### Document section:
:::

The Commonwealth Department of Health and Ageing are currently reviewing the National Physical Activity Guidelines (2010) and these are expected to be released in 2013.
What are processed foods?
When people talk about processed foods they are often thinking of ‘discretionary foods’ which are usually made up of a number of ingredients, often have added fats, added sugars and/or added salt and may have fibre removed. The higher saturated fat, sugar and salt content and lower fibre of discretionary foods is linked with excess weight and some chronic disease. This means discretionary foods should be chosen with care and limited to occasional and small amounts particularly if you are aiming to lose weight.
However, strictly speaking ‘processed’ foods are any foods that have undergone a process, even cooking. Often foods need some sort of processing to be edible or palatable. For example grains need to be ground, cooked or rolled, such as for making bread and pasta.

:::

### Given entries:
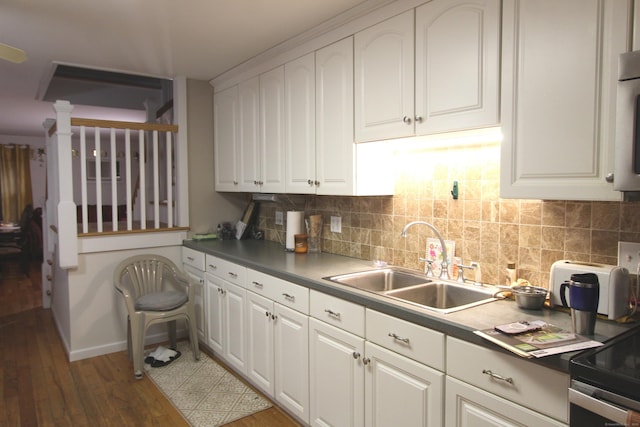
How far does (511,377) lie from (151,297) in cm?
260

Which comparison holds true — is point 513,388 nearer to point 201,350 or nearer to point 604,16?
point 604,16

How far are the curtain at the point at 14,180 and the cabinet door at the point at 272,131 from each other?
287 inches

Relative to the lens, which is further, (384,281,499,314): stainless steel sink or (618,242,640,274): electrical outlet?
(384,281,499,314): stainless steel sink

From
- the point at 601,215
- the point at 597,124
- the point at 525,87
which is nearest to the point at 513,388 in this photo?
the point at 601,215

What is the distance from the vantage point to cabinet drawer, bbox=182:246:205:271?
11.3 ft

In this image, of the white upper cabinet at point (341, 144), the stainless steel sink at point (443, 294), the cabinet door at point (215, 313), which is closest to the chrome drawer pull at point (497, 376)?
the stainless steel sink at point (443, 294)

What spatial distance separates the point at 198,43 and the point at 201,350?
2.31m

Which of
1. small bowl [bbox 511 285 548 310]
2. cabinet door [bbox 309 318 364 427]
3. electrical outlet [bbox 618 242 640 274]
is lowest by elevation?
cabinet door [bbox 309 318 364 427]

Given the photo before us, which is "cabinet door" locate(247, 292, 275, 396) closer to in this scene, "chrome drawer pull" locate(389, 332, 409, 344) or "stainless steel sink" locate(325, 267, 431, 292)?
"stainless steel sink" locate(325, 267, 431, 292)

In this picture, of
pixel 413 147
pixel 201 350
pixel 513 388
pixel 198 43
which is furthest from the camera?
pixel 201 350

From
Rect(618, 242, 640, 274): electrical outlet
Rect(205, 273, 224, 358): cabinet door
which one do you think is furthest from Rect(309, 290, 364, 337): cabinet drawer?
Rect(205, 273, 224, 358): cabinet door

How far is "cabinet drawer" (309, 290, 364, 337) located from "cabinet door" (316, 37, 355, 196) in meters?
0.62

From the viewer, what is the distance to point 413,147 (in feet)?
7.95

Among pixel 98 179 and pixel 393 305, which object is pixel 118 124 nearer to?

:::

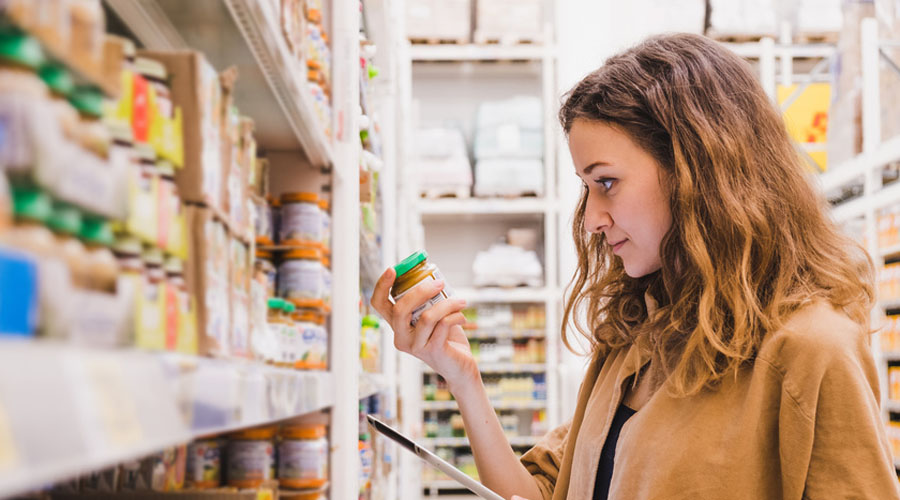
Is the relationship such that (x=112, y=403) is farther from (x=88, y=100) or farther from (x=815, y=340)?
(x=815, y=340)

:::

### What is required:
Answer these questions from the text on processed foods:
(a) In what year are the reviewed National Physical Activity Guidelines expected to be released?
(b) To what amounts should discretionary foods be limited?
(c) What three processes does the text name that grains may undergo?
You won't need the rows.

### Answer space:
(a) 2013
(b) Occasional and small amounts
(c) Being ground, cooked or rolled